:: Text excerpt ::
Segment Open
Last year, Weidenfeld and Nicholson reissued Edna O’Brien’s 1999 biography of Joyce, an entertainingly idiosyncratic volume, which is reviewed here. Now, the same publishers have revived another Edna O’Brien excursion into the world of Joyce, this time focusing on his marriage. This book is somewhat of an oddity: first published by the private Lord John Press of New York in a luxury limited edition in 1981, it now appears as a slight paperback volume of just over sixty pages. It’s really an essay, or what the magazines now call a “long read”,  amounting to about ten thousand words, more or less.

As was the case with the previous Joyce book, this is not a conventional work of biography. O’Brien does not offer dates or evidence, there is no historical context or original research. Instead, this is an intense, almost mystical reverie on the relationship between Joyce and Nora Barnacle, the country girl he courted and with whom he eloped as a young man. O’Brien’s introduction sets out her enchantment with Joyce, which was very apparent in the other volume, and continues here. Despite the title, it is not until we are a quarter of the way through the text that Joyce and Nora meet, and even after that, it is Joyce who dominates the narrative.
Segment Closed
:: Source information ::
Segment Open
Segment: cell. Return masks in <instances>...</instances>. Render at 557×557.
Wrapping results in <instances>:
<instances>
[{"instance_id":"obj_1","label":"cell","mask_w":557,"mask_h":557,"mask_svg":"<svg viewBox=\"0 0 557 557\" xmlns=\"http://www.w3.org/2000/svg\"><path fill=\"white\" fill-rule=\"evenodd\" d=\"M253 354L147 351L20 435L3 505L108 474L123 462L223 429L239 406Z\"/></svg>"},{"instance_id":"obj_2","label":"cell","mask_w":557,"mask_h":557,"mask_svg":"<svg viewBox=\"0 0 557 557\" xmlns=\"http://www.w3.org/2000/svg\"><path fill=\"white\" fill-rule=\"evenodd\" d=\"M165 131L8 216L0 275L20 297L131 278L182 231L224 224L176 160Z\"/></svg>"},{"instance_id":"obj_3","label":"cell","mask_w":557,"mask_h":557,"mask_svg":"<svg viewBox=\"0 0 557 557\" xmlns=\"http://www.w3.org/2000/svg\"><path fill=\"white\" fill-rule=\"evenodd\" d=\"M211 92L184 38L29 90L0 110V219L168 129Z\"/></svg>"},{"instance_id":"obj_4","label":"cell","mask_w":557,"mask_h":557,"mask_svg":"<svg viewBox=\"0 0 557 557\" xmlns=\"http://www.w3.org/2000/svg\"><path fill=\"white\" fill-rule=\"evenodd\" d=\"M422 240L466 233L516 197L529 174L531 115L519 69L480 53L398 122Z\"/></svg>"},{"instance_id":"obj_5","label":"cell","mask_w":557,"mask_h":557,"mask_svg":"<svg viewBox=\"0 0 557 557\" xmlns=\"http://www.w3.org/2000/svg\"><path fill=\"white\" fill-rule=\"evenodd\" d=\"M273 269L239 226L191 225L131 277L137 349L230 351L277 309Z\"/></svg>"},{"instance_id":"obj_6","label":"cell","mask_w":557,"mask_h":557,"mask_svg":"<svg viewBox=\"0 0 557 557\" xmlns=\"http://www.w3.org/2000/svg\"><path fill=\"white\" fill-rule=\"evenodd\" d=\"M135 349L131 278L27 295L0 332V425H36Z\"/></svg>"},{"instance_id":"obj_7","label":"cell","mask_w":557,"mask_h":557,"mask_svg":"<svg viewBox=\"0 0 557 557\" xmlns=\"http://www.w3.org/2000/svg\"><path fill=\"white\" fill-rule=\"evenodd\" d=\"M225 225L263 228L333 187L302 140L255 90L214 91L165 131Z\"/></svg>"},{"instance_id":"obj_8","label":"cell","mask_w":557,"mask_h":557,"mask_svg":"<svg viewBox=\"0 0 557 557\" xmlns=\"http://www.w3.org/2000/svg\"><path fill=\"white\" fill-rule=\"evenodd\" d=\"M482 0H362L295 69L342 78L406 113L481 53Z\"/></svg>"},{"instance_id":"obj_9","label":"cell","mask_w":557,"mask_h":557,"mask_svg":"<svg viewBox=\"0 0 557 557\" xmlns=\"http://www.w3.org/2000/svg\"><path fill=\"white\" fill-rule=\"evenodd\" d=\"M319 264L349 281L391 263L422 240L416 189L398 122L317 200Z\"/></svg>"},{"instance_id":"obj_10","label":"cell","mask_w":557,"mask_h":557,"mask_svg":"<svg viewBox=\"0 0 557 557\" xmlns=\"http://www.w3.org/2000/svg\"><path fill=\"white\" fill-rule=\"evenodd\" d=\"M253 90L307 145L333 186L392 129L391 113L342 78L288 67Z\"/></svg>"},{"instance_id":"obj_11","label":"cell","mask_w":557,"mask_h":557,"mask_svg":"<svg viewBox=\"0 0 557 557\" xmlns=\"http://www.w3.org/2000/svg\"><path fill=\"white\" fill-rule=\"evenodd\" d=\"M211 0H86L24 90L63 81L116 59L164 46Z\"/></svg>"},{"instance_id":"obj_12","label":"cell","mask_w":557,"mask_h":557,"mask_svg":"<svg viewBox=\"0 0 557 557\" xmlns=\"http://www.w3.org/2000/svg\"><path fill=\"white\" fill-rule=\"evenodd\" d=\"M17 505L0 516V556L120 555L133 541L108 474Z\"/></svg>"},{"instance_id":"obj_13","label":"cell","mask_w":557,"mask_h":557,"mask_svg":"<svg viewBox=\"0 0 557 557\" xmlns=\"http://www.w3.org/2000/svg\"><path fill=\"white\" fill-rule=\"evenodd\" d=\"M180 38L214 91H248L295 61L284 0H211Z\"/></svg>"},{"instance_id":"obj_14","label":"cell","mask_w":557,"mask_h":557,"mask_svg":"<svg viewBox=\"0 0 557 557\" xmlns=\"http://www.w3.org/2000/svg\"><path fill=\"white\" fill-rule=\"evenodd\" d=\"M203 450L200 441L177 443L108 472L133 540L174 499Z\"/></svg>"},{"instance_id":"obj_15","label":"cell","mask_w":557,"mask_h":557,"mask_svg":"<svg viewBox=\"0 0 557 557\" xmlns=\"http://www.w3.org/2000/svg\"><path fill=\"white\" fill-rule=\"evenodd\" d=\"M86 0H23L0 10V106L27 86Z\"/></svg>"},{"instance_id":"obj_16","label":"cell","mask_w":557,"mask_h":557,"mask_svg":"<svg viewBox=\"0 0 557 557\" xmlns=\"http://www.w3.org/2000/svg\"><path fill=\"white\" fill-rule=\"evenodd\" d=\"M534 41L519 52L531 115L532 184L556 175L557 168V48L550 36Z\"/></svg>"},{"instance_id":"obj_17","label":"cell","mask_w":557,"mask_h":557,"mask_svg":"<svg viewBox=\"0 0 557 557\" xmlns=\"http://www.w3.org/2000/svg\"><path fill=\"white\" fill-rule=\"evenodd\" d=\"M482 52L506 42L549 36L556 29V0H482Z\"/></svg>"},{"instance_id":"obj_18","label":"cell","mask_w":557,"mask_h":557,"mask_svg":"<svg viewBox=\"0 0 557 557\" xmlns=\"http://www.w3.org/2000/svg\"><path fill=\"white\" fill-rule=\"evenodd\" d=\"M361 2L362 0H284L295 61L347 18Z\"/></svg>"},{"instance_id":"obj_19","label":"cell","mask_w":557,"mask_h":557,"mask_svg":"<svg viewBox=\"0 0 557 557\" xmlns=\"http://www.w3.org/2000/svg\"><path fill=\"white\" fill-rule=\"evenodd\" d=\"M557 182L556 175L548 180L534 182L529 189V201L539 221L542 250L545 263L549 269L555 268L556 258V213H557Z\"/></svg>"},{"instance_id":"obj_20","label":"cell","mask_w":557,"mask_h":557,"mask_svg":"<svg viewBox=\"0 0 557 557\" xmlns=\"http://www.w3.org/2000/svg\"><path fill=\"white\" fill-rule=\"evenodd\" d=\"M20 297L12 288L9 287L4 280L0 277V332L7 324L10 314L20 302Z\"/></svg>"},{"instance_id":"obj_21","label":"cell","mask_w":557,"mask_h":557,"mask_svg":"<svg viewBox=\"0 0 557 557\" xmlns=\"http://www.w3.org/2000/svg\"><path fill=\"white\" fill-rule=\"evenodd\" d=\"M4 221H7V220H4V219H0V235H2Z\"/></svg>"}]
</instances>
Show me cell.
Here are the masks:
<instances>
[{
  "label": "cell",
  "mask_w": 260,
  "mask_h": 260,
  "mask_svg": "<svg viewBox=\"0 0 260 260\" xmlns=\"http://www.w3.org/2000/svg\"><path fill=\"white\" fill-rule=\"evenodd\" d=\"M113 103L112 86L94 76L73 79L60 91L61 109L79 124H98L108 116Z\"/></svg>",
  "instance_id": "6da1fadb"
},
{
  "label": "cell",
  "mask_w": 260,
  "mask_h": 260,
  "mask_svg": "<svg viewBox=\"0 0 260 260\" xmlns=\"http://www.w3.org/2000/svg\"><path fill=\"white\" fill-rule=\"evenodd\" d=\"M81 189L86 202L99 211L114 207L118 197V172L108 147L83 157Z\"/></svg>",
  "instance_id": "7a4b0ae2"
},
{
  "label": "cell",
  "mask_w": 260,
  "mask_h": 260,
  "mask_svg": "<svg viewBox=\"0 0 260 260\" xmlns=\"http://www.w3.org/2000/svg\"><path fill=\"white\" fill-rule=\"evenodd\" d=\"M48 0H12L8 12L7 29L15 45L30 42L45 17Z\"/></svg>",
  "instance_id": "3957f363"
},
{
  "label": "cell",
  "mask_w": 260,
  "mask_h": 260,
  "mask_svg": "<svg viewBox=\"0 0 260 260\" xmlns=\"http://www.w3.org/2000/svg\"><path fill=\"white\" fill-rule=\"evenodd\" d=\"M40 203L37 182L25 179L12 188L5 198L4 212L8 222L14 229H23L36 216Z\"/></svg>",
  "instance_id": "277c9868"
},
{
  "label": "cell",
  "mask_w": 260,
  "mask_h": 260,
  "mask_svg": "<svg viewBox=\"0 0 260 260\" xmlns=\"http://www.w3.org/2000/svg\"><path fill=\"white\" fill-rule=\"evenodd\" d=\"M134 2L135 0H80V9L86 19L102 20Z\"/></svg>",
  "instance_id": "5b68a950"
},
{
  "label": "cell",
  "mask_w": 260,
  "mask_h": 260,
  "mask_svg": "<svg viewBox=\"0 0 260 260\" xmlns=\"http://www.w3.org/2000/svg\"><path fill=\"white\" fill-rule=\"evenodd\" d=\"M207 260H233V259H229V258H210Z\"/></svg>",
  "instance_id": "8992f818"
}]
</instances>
Segment Closed
:: The task ::
Carry on the review of Edna O'Brien's book about Joyce's marriage, picking up right after its last sentence.

:: Task output ::
O’Brien’s admiration for Joyce the artist is evident throughout, not least in the way that her prose often mimics his in its playfulness with language, to the point where it is sometimes difficult to disentangle O’Brien’s prose from the embedded quotations that she deploys.  In a fairly typical passage, she describes Joyce’s early encounters with the prostitutes of Dublin:

Last but not least were the medical students, the jolly old medicals, and Joyce the lapsed medical student among them. So limp with leching, they betook themselves to the pelvic basin of the icky licky micky red-light district in the Rings End Road where hung out Tresh Nellie, Rosalie and the Coalquay whore.

The echo of the whores blowing “ickylickysticky yumyum kisses” in the Circe episode of Ulysses is obvious. There are other passages too where Joyce’s invention is appropriated for similar effect, but this is not to criticise the author; rather, O’Brien shows both her instinctive appreciation of Joyce’s work, and the ability to match episodes in the author’s life with events in his writings.

In essence, then, this is a love letter to Joyce, and an empathetic account of the experience of Nora, particularly the travails she experiences as a young Irishwoman living mostly alone in a strange foreign land while her lover ekes out a precarious living as a private language tutor. Necessarily, some of the material here is also covered in the previous book, but if anything, this is more impressionistic.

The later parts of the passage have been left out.